For programming, having a limited vocabulary is a feature, not a bug. It forces the programmer to either simplify their instructions, or to build complex instructions carefully from simple building blocks.
The one-shot fallacy
In numbers, the distinction is precision and accuracy.
In writing, it is fluency and fidelity. An essay about the French Revolution can be fluent and wrong. Confident sentences. Clean structure. The right vocabulary. None of it tells you whether the essay is faithful to what actually happened in 1789. Fluency is a property of the surface. Fidelity is a property of the relationship between the surface and the thing it claims to describe.
In programming, the distinction is between code that runs and code that’s right. Code can run cleanly and solve the wrong problem. Cleanliness is a property of the syntax. Rightness is a property of the relationship between the code and the problem it claims to address.
LLMs are fluent in the same natural languages we are. That fluency makes their output feel correct, but correctness is not usefulness, and the gap has to be closed deliberately.

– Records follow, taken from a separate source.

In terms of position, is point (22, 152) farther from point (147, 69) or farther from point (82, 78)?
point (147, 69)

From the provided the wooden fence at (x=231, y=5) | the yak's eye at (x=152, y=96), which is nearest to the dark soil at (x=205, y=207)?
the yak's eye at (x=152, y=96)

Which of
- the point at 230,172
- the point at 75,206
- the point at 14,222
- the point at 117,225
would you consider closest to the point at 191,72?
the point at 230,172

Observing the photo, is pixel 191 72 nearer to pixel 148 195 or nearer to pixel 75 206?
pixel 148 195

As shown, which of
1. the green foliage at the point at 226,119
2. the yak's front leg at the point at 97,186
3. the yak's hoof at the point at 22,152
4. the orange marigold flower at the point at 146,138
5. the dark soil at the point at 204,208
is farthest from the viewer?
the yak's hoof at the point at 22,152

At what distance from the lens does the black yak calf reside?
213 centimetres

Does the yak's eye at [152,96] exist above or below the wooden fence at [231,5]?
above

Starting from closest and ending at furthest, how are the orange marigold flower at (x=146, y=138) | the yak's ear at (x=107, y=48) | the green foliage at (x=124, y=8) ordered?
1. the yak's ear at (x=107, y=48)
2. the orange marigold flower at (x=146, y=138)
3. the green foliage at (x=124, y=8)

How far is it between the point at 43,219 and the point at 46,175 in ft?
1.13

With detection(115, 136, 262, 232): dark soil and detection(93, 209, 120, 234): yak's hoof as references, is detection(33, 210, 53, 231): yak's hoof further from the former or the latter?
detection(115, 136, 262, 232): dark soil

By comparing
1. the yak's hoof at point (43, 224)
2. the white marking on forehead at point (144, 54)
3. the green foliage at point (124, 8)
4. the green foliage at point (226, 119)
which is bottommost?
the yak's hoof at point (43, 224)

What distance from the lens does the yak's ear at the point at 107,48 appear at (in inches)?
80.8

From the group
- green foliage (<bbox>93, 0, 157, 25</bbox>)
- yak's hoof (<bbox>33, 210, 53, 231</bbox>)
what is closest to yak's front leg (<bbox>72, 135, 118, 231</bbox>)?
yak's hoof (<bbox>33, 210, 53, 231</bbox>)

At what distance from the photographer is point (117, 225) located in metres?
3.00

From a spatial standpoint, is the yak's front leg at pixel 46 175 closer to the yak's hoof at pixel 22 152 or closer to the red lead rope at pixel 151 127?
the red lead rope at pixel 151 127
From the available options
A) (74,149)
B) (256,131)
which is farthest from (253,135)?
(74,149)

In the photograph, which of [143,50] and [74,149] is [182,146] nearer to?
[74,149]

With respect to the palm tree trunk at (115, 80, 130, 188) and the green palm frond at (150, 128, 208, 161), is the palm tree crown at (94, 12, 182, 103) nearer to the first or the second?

Pi has a true value. Approximations can be judged against it. The assumption with LLMs is the same: better models get closer to the right answer. But that assumption breaks, because the problems we try to solve with programming have no absolute true value. The right answer has to be constructed. That construction is the disambiguation process. It asks questions, surfaces assumptions, and builds context until the problem is defined well enough to solve.
A one-shot prompt skips the construction step. It doesn’t approximate a known target. There is no known target. It generates a target and an output simultaneously, fluently, and with no mechanism to check whether either is faithful to anything.
What’s worse, the fluency masks the absence of the process. The better the model, the better the fluency and the better the illusion.